■ **TEXT PASSAGE**:
The best three websites for free images are Pixabay, Pexels, and Unsplash. Pexels and Unsplash specialize in photography, but Pixabay has thousands of transparent PNGs, vector graphics, and illustrations in addition to photos.
The quality of the images varies, and some look outright unprofessional. However, the vast majority are excellent candidates for inclusion in covers. Every single image submitted to these sites is technically free to use on commercial book covers.
Keep in mind that using free stock photos, especially candid shots, opens up potential legal issues with property and model releases. As a general rule, legal issues only arise if the model is recognizable, but just because their face isn’t visible doesn’t mean they can’t be recognized. Free stock websites are perfect for finding photos of items, textures, and generic buildings, though.
Creative Commons and More
Some websites specifically allow artists to dictate the terms by which others may use their art and photography. Most use easy-to-understand Creative Commons licenses, which dictate terms including whether or not:
- the image can be modified
- the image can be used for commercial purposes
- credit must be given
Any image that is not allowed to be modified generally won't be appropriate for use as a book cover, since book covers at least require text to be added. However, images that allow commercial use may be fine for inclusion in your cover.
If an artist or photographer requires that credit be given, make sure to include an appropriate credit line in the front matter of your book. Failing to do so is unfair to the artist and could draw public criticism.
Creative Commons images also may have the same problem with missing model releases. Like with free images, Creative Commons images of people should be avoided in book covers unless only a small, nondescript part of the body is used.
Buying Stock Photos
Major stock image websites include Adobe, Shutterstock, Megapixl, Dreamstime, Depositphoto, and Bigstock. Of these websites, Adobe generally has the largest and highest-quality collection, but all of them have a variety of photography styles and subjects. Most sites' photos are authorized for use on up to 500,000 "copies" of a book cover, which is more that enough for most indie authors.
Many stock sites require users to sign up for monthly subscriptions, with larger packages costing less per photo. The cost per photo could work out from anywhere from $0.30 to $3.00 each, depending on site and subscription size. Adobe and Shutterstock tend to be more expensive on average, but as of May 2020, both offer free trials for new users.
With the exception of Bigstock, each of the major stock photo websites consistently require model releases for images with people. However, make sure the image you choose isn't an editorial photo, which is the exception to the model release rule and is only allowed to be used for non-commercial use like blogs. This often includes photos of celebrities and famous buildings, but may include crowd and candid shots at events.

Data excerpts:
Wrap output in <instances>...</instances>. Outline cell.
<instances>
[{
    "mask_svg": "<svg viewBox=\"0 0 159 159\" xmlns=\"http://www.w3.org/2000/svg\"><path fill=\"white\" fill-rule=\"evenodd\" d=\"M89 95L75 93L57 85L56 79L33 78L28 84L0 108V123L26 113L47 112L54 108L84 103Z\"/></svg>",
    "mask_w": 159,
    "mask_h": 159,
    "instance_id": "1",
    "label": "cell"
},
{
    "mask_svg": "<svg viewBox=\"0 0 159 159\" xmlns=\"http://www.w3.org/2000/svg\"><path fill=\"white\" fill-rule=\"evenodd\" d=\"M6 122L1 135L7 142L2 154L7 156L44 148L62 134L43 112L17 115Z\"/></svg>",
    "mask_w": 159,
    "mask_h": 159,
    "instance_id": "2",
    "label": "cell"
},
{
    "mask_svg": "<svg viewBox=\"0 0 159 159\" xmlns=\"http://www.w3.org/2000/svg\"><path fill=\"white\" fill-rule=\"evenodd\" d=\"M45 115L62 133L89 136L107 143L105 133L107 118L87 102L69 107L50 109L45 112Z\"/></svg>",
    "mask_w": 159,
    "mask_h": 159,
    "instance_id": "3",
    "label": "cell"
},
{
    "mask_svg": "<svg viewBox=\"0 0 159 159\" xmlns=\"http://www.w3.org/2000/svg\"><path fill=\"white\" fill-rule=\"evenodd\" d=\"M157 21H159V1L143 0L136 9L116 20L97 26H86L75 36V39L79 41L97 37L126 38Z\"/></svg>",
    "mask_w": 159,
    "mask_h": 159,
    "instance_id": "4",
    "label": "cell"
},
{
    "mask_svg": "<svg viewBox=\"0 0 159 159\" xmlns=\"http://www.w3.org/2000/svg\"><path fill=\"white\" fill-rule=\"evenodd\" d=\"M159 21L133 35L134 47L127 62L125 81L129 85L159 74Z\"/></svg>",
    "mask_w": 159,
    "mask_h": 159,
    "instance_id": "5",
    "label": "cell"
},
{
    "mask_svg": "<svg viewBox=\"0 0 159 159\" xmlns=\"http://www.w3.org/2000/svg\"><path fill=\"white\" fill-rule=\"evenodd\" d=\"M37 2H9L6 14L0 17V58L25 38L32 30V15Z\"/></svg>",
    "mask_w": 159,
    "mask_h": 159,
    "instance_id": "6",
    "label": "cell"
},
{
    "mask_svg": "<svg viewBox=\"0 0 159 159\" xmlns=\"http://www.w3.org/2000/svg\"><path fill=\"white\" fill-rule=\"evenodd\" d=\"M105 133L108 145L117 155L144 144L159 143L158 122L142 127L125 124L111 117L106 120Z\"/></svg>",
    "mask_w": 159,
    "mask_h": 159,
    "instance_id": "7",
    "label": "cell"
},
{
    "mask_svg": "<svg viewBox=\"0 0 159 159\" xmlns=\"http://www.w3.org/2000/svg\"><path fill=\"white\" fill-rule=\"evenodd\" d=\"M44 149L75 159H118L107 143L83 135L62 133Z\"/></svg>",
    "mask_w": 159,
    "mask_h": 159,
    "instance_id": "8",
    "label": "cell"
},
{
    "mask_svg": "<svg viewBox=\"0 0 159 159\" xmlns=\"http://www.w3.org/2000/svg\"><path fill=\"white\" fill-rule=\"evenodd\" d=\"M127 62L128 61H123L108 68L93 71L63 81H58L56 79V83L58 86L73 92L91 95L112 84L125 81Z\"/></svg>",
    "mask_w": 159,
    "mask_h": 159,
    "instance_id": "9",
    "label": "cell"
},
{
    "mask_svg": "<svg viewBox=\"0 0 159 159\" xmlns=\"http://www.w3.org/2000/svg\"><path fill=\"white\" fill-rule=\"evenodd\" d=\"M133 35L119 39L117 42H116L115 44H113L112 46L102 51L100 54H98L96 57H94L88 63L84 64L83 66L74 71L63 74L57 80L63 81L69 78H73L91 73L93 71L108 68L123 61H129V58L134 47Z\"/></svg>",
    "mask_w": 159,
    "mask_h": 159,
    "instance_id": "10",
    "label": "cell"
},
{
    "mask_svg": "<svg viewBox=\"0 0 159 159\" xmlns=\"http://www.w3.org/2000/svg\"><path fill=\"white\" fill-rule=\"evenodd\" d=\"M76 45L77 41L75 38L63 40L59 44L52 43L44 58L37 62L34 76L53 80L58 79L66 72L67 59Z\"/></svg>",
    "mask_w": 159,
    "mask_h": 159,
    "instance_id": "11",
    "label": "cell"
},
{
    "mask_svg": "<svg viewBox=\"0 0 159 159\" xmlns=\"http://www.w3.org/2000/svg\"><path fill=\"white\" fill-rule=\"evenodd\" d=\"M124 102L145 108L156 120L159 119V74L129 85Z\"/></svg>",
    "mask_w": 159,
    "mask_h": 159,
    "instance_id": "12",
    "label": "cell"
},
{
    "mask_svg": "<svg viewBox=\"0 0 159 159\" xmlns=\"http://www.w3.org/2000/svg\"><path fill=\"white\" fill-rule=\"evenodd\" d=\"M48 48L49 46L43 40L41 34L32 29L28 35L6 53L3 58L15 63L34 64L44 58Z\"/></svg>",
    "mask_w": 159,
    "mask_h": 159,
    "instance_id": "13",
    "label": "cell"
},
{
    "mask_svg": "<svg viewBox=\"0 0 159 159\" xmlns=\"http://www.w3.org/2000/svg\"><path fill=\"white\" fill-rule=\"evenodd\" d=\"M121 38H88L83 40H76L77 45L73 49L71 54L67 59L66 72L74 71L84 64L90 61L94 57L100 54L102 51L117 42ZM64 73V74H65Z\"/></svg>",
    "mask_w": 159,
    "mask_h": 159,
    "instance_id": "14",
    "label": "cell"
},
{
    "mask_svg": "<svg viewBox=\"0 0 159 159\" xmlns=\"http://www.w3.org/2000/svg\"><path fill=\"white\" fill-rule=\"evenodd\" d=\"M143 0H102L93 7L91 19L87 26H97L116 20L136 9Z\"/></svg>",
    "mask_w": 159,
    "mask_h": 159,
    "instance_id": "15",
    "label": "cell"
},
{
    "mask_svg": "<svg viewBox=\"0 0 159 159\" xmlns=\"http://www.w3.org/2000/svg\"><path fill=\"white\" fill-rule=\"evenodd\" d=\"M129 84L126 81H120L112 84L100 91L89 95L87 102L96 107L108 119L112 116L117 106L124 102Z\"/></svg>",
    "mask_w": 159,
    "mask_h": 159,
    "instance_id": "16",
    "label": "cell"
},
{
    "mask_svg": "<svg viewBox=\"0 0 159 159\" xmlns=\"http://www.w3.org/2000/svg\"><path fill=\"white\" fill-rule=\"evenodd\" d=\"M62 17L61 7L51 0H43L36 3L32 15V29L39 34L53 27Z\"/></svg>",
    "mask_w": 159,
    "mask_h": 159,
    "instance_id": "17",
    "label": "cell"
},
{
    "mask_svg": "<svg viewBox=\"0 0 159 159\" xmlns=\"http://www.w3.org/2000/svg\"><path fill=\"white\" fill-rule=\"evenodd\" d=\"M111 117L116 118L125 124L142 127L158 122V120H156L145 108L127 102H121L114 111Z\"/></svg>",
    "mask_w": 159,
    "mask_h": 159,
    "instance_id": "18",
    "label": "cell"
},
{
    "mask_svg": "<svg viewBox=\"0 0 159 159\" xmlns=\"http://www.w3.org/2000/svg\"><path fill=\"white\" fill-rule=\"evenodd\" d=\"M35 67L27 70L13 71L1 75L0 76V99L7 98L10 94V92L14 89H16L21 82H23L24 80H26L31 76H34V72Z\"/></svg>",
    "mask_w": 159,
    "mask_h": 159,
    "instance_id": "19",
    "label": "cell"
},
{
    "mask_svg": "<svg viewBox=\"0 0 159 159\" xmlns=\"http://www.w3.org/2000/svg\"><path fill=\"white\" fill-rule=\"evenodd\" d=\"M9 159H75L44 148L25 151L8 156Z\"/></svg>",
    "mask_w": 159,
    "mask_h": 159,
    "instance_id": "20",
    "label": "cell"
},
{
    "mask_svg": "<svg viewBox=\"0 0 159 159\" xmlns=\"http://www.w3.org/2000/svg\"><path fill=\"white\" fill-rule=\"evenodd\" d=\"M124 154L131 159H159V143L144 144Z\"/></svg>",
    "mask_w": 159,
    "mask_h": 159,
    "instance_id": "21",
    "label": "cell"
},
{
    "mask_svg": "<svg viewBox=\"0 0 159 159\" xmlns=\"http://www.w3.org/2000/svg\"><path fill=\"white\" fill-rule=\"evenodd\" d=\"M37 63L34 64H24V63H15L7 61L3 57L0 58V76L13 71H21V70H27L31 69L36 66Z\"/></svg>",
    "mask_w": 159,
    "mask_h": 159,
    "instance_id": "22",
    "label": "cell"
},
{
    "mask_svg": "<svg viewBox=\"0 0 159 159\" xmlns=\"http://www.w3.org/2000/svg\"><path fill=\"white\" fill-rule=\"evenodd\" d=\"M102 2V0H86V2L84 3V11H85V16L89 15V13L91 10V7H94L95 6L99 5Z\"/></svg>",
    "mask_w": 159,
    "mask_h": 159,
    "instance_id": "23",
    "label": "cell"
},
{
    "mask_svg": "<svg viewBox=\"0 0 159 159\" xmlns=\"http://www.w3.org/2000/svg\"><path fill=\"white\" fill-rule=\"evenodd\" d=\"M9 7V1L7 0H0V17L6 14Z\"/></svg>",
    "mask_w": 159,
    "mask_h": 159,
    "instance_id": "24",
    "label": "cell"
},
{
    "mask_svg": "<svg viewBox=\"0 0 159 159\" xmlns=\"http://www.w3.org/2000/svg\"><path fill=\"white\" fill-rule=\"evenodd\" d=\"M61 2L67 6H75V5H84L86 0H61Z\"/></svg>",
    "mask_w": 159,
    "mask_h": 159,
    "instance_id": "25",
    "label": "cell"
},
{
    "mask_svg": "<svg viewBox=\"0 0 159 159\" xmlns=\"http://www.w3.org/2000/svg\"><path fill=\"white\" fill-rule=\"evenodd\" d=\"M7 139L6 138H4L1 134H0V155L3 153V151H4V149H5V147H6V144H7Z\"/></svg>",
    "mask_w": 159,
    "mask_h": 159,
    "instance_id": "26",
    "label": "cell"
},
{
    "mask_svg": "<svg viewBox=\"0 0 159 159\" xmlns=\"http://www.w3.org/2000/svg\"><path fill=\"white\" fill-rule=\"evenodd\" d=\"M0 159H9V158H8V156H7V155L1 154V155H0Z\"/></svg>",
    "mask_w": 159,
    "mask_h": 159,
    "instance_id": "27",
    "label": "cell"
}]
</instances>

■ **CHALLENGES**:
1. According to the passage on images for book covers, which major stock image website generally has the largest and highest-quality collection?
2. Check each statement against the passage on images for book covers and mark it yes or no, quoting the words that decide it. (a) Pexels and Unsplash specialize in photography. (b) Bigstock consistently requires model releases for images with people. (c) Editorial photos may be used for commercial purposes.
3. Repeat the passage on images for book covers word for word, starting with "Buying Stock Photos" and going on through "for new users.".

■ **TASK RESULTS**:
1. Adobe

2.
(a) Yes: "Pexels and Unsplash specialize in photography"
(b) No: "With the exception of Bigstock, each of the major stock photo websites consistently require model releases for images with people."
(c) No: "is only allowed to be used for non-commercial use like blogs"

3.
Buying Stock Photos
Major stock image websites include Adobe, Shutterstock, Megapixl, Dreamstime, Depositphoto, and Bigstock. Of these websites, Adobe generally has the largest and highest-quality collection, but all of them have a variety of photography styles and subjects. Most sites' photos are authorized for use on up to 500,000 "copies" of a book cover, which is more that enough for most indie authors.
Many stock sites require users to sign up for monthly subscriptions, with larger packages costing less per photo. The cost per photo could work out from anywhere from $0.30 to $3.00 each, depending on site and subscription size. Adobe and Shutterstock tend to be more expensive on average, but as of May 2020, both offer free trials for new users.